Real Estate and the Internet - the Golden Triangle?
By Charles Goodwin
As a seasoned real estate investor, I am always on the look out for cash flow positive property opportunities.
That is, the ‘gearing’ level of debt (mortgage) for the prospective acquisition must always leave my property portfolio in a positive cash flow position having regard to potential rental income. (I will never negatively gear a property purchase.)
I naturally take into account the estimated maintenance expenditure and other outgoings in computing the equity that I will need to invest into the purchase to ensure the property will be cash flow positive.
Thus, each investment property purchased, adds to my net annual income.
I only buy at wholesale prices (at least 20% less than market value) and usually find that after doing the sums; I need to put in another 25% of my own capital. Hence, the new acquisition is initially geared to a maximum of 55% of current resale value.
My system necessitates that I always purchase two properties in each individual “wealth cycle”.
As soon as there is enough combined equity to do so – due to a rise in property values and/or the reduction in the mortgage via the two rental incomes - I sell either one of the pair, which leaves the remaining property freehold.
Result: one more freehold (unencumbered) property added to my portfolio of freehold properties.
I then consider that particular wealth cycle completed and immediately begin to look for another two acquisitions to repeat the process.
Sounds easy – well it is easy and becomes more so with experience.
However, what is worth pondering over is the comparison of the net rental return of a freehold investment property, to the net return of a smaller income producing website.
My most recent wealth cycle completion left me with a freehold 2-bedroom apartment (we call them home-units here in Australia). The property is now worth about $120,000.00 and currently rents for $125.00 per week.
A smaller website, for example, one that receives on average three or four e-book sales a week and earns a modest income from Google Adsense, can also produce $125.00 a week. So, if the return is the same and the owner’s input is negligible in both situations, why isn’t the website worth $120,000.00 in comparison?
The website owner, of course, would be extremely lucky to receive 3 - 5% of $120,000.00.
I feel that this anomaly has been partly created from the result of the dot com boom and bust cycle and partly because, in spite of all the hype, the economics of the Internet is still in its infancy.

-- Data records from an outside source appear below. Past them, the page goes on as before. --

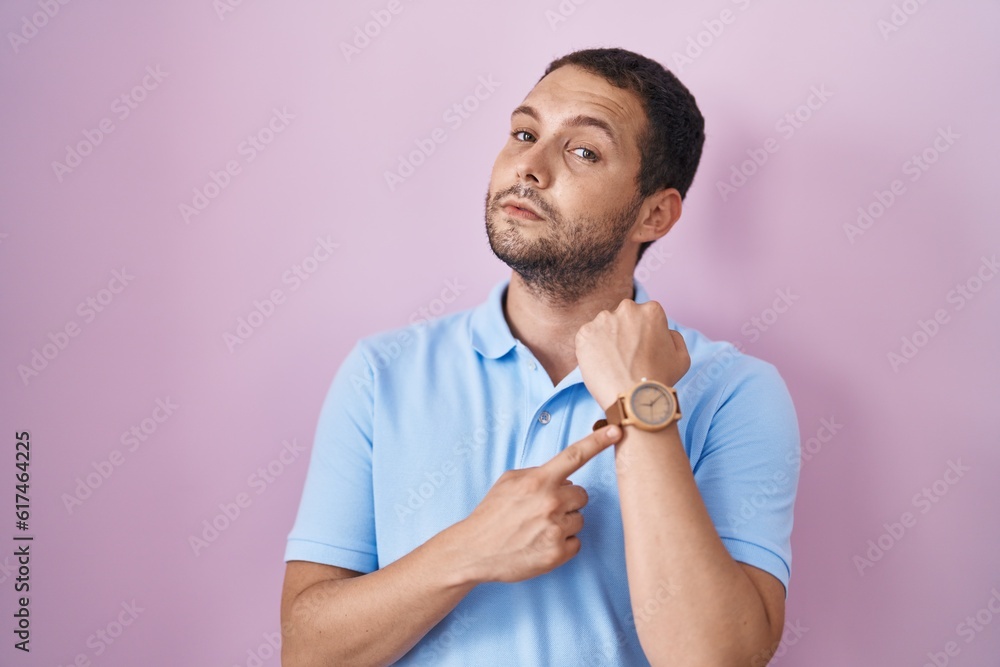 Hispanic man standing over pink background in hurry pointing to watch time, impatience, looking at the camera with relaxed expression Hispanic man standing over pink background in hurry pointing to watch time, impatience, looking at the camera with relaxed expression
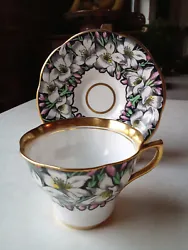 Cup and saucer marked “Rosina” with crown, “Bone China Made in England 4860” with “A1” after the number....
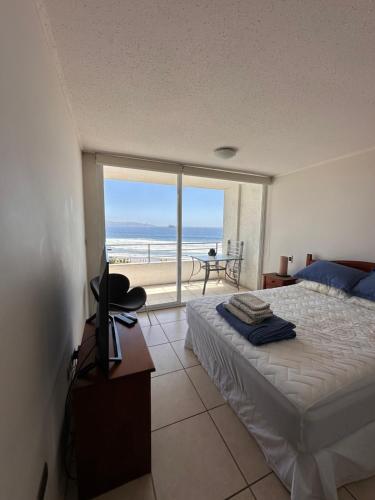 a bedroom with a bed and a view of the ocean at Mar Serena vista al Mar in La Serena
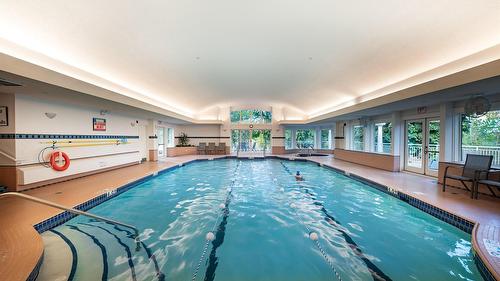 29-3800 Gallaghers Pinnacle Way, Kelowna, BC - Indoor Photo Showing Other Room With In Ground Pool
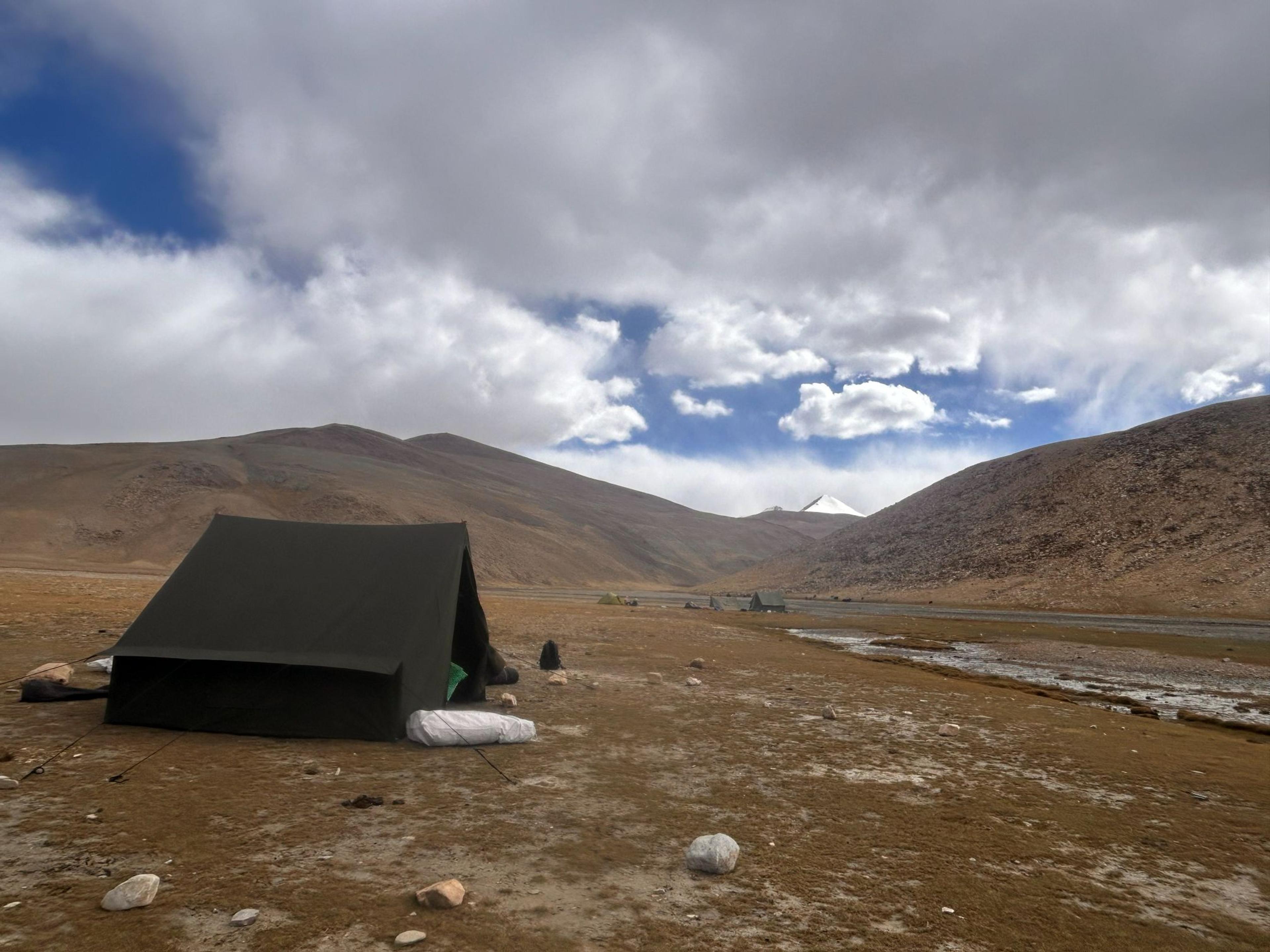 A lone green tent pitched on a barren rocky valley floor near Mentok Kangri base camp with arid brown hills and a glimpse of a snow-capped peak between the mountains in the background, Ladakh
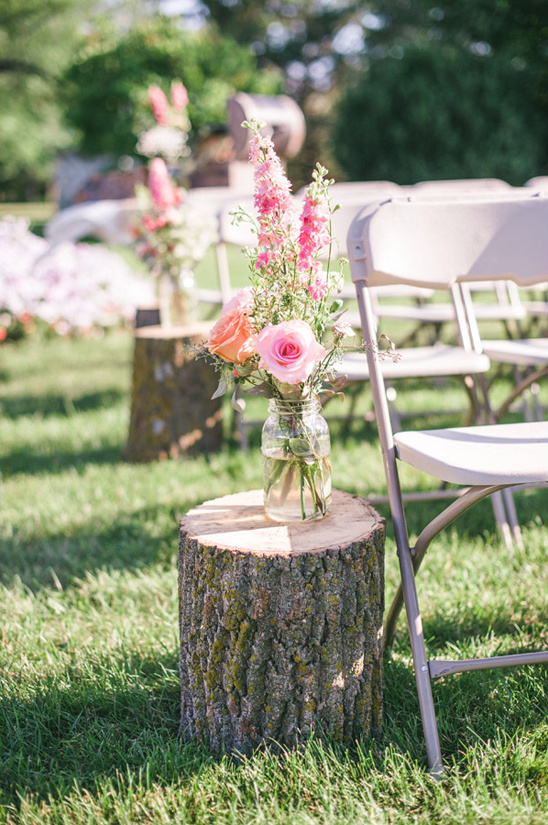 rustic stump and floral aisle decor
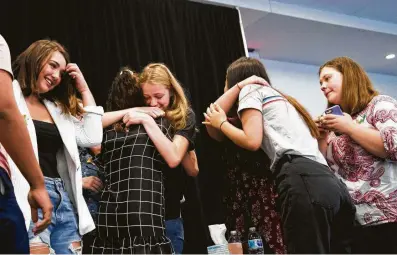  ?? Marie D. De Jesus / Houston Chronicle ?? March for Our Lives Houston activist Paige Cromley, center left, embraces Santa Fe High School student Bree Butler at the end of a news conference Friday, when Santa Fe students spoke a week after a shooting killed 10 people at their high school.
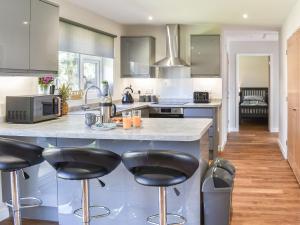 a kitchen with a large island with black bar stools at Park View in Martham
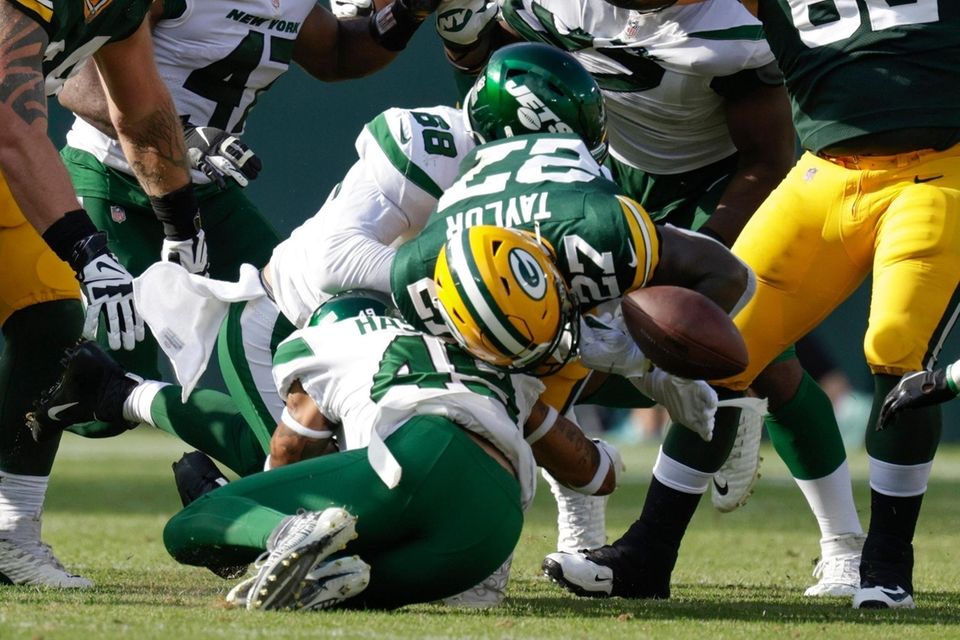 Green Bay Packers' Patrick Taylor fumbles as he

Can cyberspace be considered real estate? Or is a website merely at best a business proposition with some added intellectual property?
Whatever the answer, I feel that Adsense (and similar programs) have underpinned both the prospective and the potential value of website valuation.
The cash flow from a few websites, each with an average return of $125.00 per week has enormous wealth creation potential for the master wealth creator. I could foresee the linking of a pair of income producing websites with a higher geared property acquisition (purchased at wholesale price), so that the monetary effect would be as if the rents of three properties were now quickly paying off the mortgage of the new acquisition. In this example two of “the properties” are in cyberspace yet it is important to understand that the net monetary effect would be exactly the same.
A couple of websites is “no big deal” - yet if one considers that those same two websites can give you a freehold income producing property approximately every five years, then the values and economics of the internet will need to be rewritten.